→ Provided text:
_ _ _ _
The 'configure' script that comes with this is 30.5K lines of somewhat
denser code than the C sources.
 
That's like needing a heavy 100-line script in order to compile a
600-line program.
 
I couldn't see much in the way of .s files, or inline asm() statements,
so I don't know where that comes from.
Ian Collins <ian-news@hotmail.com>: Sep 09 01:05PM +1200

On 09/09/2021 12:27, Bart wrote:
>> embedded product has 2600+ source and 4500+ header files.  Combining
>> those would probably take longer than building them!
 
> Have you tried it?
 
Nope.
 
> language projects of mine that I'd posted about, coincidentally also
> totalled 173K lines of code; and also coincidentally took 0.6 seconds to
> build into 5 executables.)
 
So what happens if you get an error at line 16,789? How do you map that
back to the original source?
_ _ _ _
→ Required actions:
**A)** From the forum thread about compiling, reproduce the passage that begins at the words "The 'configure' script" and stops after the words "that comes from.".
**B)** According to the forum thread about compiling, how many lines long is the 'configure' script?
**C)** Extend the forum thread about compiling large projects, picking up right after its final sentence.
_ _ _ _
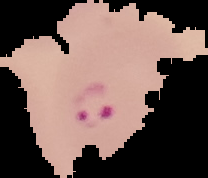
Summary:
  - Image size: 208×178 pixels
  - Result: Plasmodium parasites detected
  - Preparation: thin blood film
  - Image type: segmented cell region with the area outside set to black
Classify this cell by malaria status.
_ _ _ _
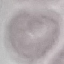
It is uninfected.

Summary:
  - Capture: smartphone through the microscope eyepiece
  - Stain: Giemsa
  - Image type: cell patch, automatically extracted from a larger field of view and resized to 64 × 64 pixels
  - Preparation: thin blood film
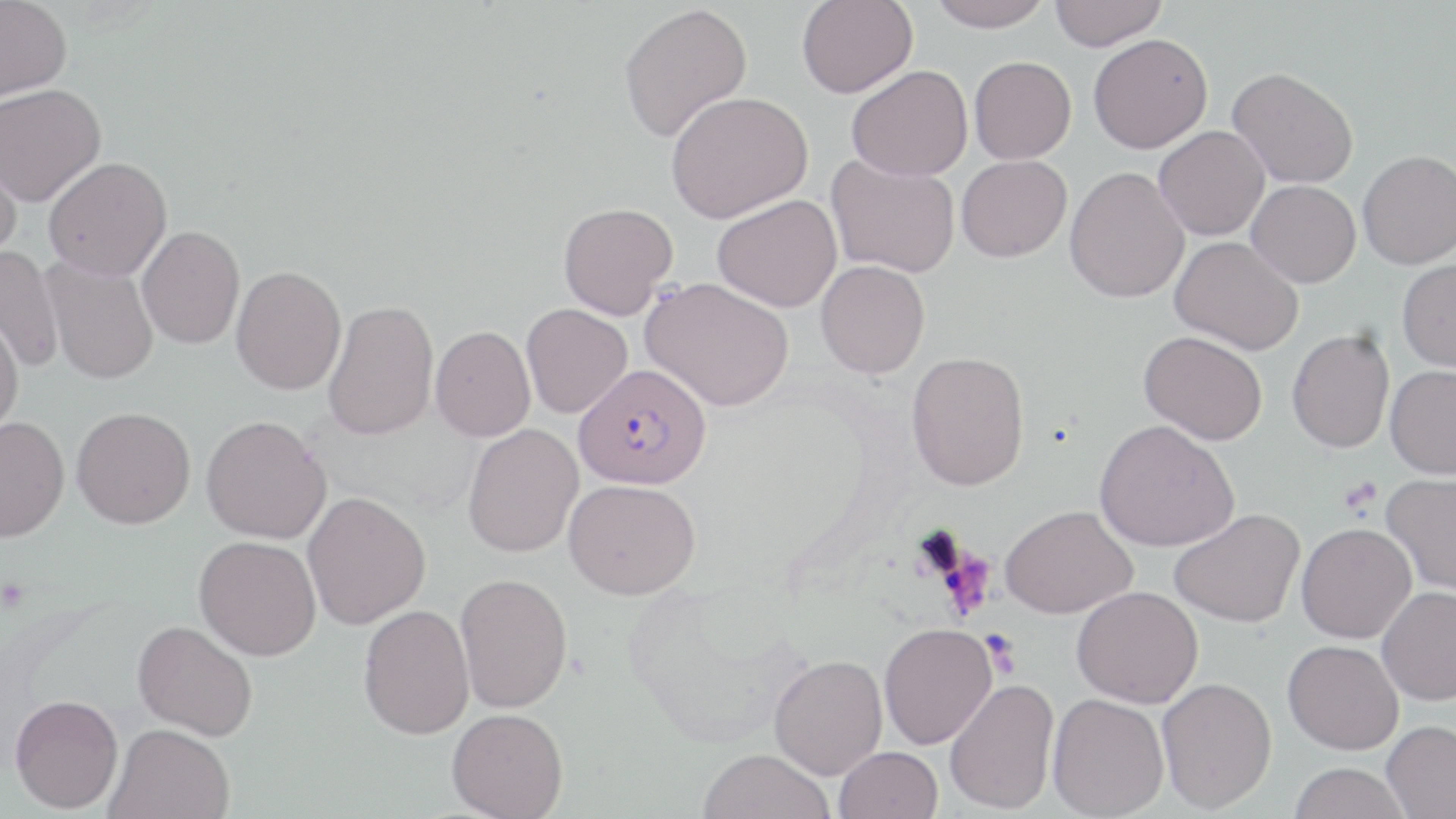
_ _ _ _
→ Results for the exercise:
**A)**
The 'configure' script that comes with this is 30.5K lines of somewhat
denser code than the C sources.
 
That's like needing a heavy 100-line script in order to compile a
600-line program.
 
I couldn't see much in the way of .s files, or inline asm() statements,
so I don't know where that comes from.

**B)** 30.5K lines.

**C)**
It's much easier to combine C files than it is to combine C++ where
there's often a fair bit of code in the headers. Even if it were
feasible to combine all of the files, the resulting TU would probably
break the compiler on a machine with a reasonable amount of RAM. Even
it it could be compiled, it would take an age on a single core.
 
--
Ian.
Juha Nieminen <nospam@thanks.invalid>: Sep 09 08:11AM

> arithmetics however can be satisfied by not using GMP but other things
> for example Boost.Multiprecision (that has modern interface and is quite
> simple to build for very lot of platforms).
 
Yeah, why would anybody want to use the most efficient and best library
if they don't have access to a multi-million-dollar server farm? Even
the notion is totally ludicrous!
MisterMule@stubborn.uk: Sep 09 08:54AM

On Wed, 8 Sep 2021 20:22:52 +0300
>when
>> moo.h changes and main.c should be recompiled when anything changes?
 
>Such dependencies are taken care automatically by the gcc -MD option,
 
No unless the compiler is clairvoyant they arn't.
MisterMule@stubborn.uk: Sep 09 08:55AM

On Thu, 9 Sep 2021 10:58:13 +1200
 
>> I've written cross platform code for years. Generally its 1 or 2 lines in
>> the Makefile that need to be commented in/out. How is CMake any simpler?
 
>Windows?
 
No, but then CMake and make are rarely used on Windows, its VC++ solution files.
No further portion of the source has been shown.